DATA –
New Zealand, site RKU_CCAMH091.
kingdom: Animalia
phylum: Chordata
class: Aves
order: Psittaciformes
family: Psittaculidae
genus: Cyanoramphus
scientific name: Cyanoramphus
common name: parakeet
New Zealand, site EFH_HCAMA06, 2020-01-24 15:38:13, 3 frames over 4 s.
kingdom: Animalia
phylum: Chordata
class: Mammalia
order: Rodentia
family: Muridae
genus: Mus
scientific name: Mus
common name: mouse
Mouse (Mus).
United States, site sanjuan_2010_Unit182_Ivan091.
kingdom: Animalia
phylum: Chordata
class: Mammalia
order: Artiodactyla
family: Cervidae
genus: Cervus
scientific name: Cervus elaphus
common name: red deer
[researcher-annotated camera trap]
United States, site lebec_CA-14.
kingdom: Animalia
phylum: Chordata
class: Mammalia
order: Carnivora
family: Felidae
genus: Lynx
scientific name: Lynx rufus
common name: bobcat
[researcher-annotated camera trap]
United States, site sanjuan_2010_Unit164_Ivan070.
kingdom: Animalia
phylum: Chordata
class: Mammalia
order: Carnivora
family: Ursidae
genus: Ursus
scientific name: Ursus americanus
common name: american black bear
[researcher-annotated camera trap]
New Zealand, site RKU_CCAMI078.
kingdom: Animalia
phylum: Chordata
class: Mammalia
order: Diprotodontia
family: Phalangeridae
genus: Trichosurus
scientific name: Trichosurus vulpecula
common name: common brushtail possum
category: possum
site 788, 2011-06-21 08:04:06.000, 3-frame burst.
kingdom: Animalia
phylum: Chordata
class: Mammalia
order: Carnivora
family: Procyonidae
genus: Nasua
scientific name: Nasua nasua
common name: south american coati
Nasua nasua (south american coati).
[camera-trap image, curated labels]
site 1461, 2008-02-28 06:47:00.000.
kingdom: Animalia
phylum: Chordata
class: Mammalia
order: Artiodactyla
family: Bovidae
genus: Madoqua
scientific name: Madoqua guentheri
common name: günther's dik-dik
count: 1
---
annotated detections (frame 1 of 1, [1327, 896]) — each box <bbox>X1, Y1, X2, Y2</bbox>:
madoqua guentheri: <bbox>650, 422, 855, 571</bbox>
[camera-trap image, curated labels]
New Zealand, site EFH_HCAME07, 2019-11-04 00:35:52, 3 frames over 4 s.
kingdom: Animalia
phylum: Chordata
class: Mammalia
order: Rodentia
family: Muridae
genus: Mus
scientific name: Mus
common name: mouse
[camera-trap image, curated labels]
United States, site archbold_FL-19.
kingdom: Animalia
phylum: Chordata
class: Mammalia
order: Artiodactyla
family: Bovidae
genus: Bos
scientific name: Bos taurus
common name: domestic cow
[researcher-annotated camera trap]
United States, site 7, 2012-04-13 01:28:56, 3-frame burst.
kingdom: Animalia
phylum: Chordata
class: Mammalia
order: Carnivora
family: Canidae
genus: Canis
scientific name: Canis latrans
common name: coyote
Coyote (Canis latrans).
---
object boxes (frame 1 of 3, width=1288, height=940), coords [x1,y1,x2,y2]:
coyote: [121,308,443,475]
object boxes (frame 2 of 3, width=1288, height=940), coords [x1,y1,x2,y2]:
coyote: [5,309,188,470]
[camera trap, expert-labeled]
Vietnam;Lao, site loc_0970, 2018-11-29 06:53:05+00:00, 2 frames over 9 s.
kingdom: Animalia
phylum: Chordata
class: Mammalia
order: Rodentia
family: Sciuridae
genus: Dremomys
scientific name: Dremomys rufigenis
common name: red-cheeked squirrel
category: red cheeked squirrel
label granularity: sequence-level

ASSIGNED TASK – Copy all lines above containing the string "frames".

OUTPUT FOR THIS TASK –
New Zealand, site EFH_HCAMA06, 2020-01-24 15:38:13, 3 frames over 4 s.
New Zealand, site EFH_HCAME07, 2019-11-04 00:35:52, 3 frames over 4 s.
Vietnam;Lao, site loc_0970, 2018-11-29 06:53:05+00:00, 2 frames over 9 s.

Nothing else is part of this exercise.